Por cualquier calle había filas de niños jugando. Para jugar a saltar la pelota después de dar en la pared, para saltar a la cuerda, para todo filas. Cantando, claro. Saltando a la cuerda con canciones tan profundas como:

Te has equivocado, Juan Manuel…
Con Eurovisión no hay que jugar…
La culpa fue tuya, por querer cantar…
el La, la, la en catalán

O este homenaje a nuestro querido chicle al saltar los dubles

Que una, dos y tres…
El chicle…
BAZOOKA …
se estira…
se explota..

¡Todo nuestro barrio lleno de filas y algarabía! Hasta las hormigas seguían tranquilamente sus filas por el borde de las aceras hasta sus hormigueros, que, una de nuestras diversiones era despistarlas poniendo un palito en ángulo con la acera para que la hormiga cogiera por el camino del palito y se saliera de la fila… (éstas no sé si cantaban, claro) Sí veíamos que se ponían muy nerviosas, buscando sus filas.
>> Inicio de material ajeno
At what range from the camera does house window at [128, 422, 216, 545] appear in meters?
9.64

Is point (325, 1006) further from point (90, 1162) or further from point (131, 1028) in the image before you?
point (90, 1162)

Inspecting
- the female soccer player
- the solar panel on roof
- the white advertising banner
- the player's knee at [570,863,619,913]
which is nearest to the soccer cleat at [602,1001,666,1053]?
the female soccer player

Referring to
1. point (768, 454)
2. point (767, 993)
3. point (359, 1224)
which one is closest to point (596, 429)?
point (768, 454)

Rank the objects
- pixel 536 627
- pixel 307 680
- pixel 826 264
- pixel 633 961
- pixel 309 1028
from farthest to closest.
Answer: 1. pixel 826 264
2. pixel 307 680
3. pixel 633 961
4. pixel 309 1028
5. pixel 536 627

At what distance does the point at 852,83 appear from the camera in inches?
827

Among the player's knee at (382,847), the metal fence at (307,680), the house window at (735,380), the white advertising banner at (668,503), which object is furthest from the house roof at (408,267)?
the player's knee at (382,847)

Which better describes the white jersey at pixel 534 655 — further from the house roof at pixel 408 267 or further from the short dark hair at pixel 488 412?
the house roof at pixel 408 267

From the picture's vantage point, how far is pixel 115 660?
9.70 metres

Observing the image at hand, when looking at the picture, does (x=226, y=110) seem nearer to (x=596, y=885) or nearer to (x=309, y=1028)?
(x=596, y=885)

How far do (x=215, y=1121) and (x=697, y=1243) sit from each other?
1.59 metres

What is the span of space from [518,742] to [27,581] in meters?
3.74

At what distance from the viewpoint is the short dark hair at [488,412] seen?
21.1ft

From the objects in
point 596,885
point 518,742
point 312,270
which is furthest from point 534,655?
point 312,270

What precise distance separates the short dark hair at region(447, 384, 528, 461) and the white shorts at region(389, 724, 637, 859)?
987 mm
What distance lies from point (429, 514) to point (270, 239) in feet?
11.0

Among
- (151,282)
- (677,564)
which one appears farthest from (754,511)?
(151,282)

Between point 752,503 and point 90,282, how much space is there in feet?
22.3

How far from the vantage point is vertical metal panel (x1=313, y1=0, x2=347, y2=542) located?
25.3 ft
Y aquí mi reflexión sobre esto: Yo no creo que tuviéramos ningún trauma filero. Al revés, fijaos en el estrés de la hormiga que se despistaba. Sólo un grupo de seres llenaba las calles así, a lo bruto, en tropel: ¡¡las cabras!! Aparecían de pronto con un alboroto enorme de cencerros y sonidos (y olores) y ¡no iban en fila!

Sin embargo, siempre se ha dicho eso de “estar más loco que una cabra”… Aunque estas sí cantaban: ¡Beeeee, beeeee!, claro.